On ne peut pas essayer de devenir l’espèce nouvelle! parce que c’est la vieille espèce qui essaye avec ses super-vieux moyens. Il n’y a pas de moyens ! On ne peut pas essayer de devenir ce qui n’est pas (ou apparemment pas), et comment ferait-on ? On peut essayer de devenir mathématicien ou poète, ou même yogi dans la conscience cosmique, mais comment essayer ce qui n’est nulle part ? Il n’y a pas de chemin, personne n’est allé là ! Alors elle vivait cette ondulation entrecoupée de brutaux retours à la cage.

Commentaire :

Si nous ne pouvons pas essayer, nous pouvons tout de même nous rendre disponible, ou non, pour que la force évolutive agisse en nous, dans notre environnement, notre univers, ou pas. Si nous sommes calmes, recueillis, concentrés, silencieux, intériorisés, offerts, tournés vers le Divin, etc., il me semble que cela nous rend plus disponible à faire l'expérience de la transformation que si nous sommes pris dans le flot continuel des activités du monde et de leurs distractions. 

Paragraphe : Les grandes pulsations

Il faut accepter d’être imbécile – es-tu prêt ?

Commentaire :

Il me semble me rappeler que Mère a dit qu'il n'y avait pas une personne sur un million pour accepter cela. Rapporté à la population française, cela nous met à une soixantaine de personnes dans tout le pays. Espérons que les choses aient évolués depuis cette parole. Encore que Sri Aurobindo pour faire son oeuvre ne demandait que 100 personnes libérées de leur petit ego et soumises à la shakti divine.

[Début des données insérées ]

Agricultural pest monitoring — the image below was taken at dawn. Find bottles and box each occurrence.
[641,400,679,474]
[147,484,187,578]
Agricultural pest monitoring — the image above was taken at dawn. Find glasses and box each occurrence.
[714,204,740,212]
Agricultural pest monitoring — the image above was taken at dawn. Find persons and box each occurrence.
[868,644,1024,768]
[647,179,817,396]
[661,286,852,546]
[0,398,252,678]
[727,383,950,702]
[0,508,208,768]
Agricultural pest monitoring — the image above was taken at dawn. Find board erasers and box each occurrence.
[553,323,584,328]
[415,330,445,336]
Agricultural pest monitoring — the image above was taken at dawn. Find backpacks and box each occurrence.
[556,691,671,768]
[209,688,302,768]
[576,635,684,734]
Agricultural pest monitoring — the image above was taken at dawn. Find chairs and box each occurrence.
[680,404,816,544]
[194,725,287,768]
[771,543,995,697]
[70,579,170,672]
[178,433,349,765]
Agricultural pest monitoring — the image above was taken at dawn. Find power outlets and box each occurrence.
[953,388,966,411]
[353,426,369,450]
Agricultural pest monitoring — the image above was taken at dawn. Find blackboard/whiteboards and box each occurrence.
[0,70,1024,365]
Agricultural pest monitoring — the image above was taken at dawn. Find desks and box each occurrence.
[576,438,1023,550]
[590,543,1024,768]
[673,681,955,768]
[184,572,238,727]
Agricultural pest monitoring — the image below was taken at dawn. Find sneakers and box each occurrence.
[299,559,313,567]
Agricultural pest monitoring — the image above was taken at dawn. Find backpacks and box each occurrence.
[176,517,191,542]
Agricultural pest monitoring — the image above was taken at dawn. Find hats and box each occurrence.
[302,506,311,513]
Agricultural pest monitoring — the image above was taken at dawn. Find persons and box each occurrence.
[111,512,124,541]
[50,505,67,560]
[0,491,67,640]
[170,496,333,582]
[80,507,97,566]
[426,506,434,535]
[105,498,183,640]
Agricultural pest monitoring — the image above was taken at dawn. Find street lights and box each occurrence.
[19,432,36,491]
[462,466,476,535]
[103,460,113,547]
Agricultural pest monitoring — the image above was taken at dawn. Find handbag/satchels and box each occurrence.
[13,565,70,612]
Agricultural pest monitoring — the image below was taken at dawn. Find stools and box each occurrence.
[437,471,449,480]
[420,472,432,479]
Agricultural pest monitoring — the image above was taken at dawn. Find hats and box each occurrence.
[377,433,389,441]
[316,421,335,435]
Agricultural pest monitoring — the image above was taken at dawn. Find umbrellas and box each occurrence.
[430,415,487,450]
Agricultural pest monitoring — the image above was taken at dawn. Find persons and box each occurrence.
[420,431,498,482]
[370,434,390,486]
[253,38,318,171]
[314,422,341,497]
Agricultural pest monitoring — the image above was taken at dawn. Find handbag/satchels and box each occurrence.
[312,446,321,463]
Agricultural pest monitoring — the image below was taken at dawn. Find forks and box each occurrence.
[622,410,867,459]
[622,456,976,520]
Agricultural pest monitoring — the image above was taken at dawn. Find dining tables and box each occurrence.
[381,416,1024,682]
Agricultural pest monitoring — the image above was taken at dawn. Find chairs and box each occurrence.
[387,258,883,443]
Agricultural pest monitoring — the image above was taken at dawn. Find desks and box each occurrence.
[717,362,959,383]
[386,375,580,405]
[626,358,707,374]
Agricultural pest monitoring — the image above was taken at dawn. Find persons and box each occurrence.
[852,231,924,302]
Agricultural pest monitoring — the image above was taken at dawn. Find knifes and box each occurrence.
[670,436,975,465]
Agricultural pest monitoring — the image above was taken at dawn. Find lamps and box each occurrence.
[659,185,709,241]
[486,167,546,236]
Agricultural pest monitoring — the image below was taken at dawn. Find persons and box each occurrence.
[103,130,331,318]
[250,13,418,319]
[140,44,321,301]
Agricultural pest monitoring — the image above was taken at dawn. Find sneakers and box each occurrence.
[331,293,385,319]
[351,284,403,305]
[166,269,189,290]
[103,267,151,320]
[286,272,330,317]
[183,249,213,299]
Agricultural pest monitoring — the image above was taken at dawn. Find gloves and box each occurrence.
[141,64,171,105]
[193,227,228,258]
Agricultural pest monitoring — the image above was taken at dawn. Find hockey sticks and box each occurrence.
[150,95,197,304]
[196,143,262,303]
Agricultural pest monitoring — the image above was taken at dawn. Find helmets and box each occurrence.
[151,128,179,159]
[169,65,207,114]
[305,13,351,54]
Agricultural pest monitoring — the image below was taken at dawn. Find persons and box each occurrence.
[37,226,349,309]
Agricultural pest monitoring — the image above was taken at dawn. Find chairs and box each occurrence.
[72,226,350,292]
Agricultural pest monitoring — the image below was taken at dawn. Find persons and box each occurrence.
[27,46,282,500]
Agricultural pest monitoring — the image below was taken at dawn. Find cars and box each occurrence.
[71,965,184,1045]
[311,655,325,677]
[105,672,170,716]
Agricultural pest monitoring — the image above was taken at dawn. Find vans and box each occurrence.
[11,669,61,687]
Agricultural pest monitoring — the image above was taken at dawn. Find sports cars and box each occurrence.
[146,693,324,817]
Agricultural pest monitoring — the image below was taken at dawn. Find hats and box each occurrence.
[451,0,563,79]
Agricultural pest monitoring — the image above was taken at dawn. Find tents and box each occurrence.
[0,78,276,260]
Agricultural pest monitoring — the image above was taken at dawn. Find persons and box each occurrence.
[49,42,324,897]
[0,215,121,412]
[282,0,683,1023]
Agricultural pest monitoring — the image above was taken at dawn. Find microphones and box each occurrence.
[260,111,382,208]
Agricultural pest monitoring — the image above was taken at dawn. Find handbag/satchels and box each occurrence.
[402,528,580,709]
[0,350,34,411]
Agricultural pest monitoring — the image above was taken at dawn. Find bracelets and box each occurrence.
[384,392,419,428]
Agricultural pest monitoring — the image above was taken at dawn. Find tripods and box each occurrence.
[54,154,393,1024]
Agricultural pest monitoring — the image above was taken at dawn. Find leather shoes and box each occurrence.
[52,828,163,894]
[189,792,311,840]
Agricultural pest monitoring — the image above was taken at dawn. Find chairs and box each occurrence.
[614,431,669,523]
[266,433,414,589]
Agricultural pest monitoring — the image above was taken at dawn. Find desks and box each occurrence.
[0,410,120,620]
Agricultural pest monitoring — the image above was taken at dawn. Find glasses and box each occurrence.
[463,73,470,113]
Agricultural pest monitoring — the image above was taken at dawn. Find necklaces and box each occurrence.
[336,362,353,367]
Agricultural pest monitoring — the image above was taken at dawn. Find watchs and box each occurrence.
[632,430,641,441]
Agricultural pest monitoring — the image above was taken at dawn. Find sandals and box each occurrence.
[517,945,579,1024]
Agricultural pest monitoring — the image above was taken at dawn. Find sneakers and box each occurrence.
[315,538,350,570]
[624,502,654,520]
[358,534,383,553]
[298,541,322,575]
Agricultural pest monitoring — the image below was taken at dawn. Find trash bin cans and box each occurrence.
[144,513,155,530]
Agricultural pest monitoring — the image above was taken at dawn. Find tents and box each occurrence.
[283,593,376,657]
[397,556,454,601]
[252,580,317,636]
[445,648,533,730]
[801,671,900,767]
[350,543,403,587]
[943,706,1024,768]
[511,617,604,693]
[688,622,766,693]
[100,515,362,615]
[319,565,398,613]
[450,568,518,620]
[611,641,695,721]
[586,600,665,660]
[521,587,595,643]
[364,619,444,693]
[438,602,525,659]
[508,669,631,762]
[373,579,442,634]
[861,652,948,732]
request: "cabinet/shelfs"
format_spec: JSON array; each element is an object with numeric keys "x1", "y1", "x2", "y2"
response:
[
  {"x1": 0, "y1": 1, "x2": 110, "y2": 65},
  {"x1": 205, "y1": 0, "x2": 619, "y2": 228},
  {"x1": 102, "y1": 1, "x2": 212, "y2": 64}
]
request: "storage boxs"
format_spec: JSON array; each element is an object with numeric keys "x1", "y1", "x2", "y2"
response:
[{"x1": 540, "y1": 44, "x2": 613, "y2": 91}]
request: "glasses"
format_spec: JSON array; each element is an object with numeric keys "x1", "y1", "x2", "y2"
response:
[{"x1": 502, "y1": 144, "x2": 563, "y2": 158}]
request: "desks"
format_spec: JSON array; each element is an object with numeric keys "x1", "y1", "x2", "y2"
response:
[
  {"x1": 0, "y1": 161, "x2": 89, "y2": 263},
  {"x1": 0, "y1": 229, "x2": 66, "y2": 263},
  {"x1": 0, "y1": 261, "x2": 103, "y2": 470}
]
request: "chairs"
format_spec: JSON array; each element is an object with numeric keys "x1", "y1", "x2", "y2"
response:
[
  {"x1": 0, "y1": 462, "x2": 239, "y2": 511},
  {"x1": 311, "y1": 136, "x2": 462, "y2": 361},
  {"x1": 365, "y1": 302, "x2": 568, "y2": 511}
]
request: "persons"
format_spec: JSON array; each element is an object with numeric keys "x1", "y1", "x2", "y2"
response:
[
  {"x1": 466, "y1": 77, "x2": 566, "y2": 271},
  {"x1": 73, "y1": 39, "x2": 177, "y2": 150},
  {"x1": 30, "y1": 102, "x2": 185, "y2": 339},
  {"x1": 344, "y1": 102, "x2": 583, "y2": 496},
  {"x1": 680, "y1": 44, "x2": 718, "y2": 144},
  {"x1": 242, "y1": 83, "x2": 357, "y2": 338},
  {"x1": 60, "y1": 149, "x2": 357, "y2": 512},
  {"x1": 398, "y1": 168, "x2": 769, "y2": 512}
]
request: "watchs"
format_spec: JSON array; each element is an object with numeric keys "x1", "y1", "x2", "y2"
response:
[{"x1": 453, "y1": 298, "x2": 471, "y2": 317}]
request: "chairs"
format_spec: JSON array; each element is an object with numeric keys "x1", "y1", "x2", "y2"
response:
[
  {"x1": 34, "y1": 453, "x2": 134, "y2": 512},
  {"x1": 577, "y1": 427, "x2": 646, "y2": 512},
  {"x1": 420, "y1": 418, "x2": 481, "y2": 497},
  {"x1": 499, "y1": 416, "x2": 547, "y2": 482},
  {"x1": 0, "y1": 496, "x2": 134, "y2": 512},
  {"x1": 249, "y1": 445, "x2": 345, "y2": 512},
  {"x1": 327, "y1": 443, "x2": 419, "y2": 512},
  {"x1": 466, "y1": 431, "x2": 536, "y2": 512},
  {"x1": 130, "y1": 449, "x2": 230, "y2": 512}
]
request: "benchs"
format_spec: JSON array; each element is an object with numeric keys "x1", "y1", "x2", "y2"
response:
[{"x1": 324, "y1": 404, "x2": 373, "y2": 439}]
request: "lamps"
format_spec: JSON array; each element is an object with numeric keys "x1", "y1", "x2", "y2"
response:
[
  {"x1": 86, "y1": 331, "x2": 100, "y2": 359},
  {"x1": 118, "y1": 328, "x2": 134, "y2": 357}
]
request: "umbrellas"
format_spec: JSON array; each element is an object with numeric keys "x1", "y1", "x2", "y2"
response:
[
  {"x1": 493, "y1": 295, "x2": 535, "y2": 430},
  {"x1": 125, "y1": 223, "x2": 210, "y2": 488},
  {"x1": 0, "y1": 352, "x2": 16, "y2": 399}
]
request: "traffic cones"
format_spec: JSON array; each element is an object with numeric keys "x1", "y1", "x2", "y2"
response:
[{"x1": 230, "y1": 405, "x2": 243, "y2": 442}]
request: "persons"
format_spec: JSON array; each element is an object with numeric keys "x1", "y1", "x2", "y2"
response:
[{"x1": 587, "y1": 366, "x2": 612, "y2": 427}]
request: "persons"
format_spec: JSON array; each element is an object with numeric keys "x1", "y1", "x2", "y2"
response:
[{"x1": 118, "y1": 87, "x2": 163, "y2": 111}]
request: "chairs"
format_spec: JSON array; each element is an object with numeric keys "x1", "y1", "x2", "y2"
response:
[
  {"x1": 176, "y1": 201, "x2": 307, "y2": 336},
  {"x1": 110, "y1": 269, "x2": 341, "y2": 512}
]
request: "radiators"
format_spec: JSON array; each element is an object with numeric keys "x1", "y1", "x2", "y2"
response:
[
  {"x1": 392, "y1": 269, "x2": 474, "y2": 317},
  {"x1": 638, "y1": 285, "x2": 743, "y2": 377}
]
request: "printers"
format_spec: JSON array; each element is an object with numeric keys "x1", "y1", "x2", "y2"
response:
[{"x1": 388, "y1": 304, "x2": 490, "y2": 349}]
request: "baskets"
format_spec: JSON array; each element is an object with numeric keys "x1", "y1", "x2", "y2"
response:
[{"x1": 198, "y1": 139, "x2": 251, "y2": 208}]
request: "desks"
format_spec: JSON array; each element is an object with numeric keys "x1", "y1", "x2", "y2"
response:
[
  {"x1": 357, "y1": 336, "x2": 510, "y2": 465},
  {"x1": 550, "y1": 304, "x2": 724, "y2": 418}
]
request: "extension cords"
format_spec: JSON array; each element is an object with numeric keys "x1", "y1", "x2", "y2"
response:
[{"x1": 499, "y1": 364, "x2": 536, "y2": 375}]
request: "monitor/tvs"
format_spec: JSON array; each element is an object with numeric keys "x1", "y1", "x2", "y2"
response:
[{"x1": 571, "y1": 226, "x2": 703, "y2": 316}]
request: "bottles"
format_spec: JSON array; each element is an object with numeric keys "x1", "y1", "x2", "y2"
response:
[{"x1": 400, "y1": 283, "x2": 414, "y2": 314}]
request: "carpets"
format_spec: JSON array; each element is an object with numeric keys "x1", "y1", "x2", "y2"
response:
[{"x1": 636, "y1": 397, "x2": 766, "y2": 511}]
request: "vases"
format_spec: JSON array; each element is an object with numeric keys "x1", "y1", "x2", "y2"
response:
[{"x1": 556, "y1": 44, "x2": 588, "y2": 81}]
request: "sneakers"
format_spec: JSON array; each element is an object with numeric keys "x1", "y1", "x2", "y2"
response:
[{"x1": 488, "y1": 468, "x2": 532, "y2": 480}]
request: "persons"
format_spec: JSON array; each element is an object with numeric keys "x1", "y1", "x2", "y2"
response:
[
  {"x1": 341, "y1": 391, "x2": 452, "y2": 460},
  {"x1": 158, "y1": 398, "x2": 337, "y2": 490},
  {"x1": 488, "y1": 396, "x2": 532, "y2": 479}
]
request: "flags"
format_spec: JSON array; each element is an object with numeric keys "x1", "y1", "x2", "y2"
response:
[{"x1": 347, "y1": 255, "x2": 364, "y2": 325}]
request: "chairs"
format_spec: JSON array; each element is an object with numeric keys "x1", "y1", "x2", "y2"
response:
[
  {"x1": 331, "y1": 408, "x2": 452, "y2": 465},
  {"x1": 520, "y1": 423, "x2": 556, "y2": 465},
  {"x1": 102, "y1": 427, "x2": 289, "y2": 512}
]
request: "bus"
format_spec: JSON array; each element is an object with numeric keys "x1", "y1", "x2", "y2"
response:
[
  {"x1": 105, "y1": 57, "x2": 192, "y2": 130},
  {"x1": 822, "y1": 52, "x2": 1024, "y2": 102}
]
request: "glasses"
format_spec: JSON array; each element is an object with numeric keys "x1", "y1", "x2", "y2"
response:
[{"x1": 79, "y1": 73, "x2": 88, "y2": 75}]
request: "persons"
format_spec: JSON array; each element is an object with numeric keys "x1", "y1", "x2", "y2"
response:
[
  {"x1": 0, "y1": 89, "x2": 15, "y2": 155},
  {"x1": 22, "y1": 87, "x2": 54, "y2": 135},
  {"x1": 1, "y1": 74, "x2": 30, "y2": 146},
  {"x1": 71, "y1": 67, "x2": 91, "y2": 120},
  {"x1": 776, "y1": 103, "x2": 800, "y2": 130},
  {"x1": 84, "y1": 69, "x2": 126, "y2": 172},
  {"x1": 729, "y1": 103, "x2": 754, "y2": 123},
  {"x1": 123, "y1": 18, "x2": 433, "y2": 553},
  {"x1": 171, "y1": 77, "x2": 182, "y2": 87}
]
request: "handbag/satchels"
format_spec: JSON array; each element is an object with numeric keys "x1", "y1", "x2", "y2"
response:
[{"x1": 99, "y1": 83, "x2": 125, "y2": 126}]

Chapitre 17 : Mais où est la mort

Paragraphe : L'état sans mort

Une «Harmonie» qui n’a évidemment pas grand-chose à voir avec ce que nous entendons par ce mot – les animaux comprendraient mieux ce que cela veut dire, mais s’ils étaient en état de comprendre, ce serait instantanément fichu ! C’est ce qui nous est arrivé. Cet état d’Harmonie, c’est justement l’état supramental.

Il faut sortir de l’état de «compréhension» mentale, qui ne comprend pas grand-chose à vrai dire (qui individualise plus qu’il ne comprend, ou qui encage), pour entrer dans la super-compréhension totale qui «comprend» parce qu’elle est l’objet qu’elle veut comprendre – et elle n’a même pas besoin de chercher à comprendre : elle est simplement, alors elle sait automatiquement. Et parce qu’elle sait, elle fait automatiquement, sans erreur. C’est l’Harmonie. 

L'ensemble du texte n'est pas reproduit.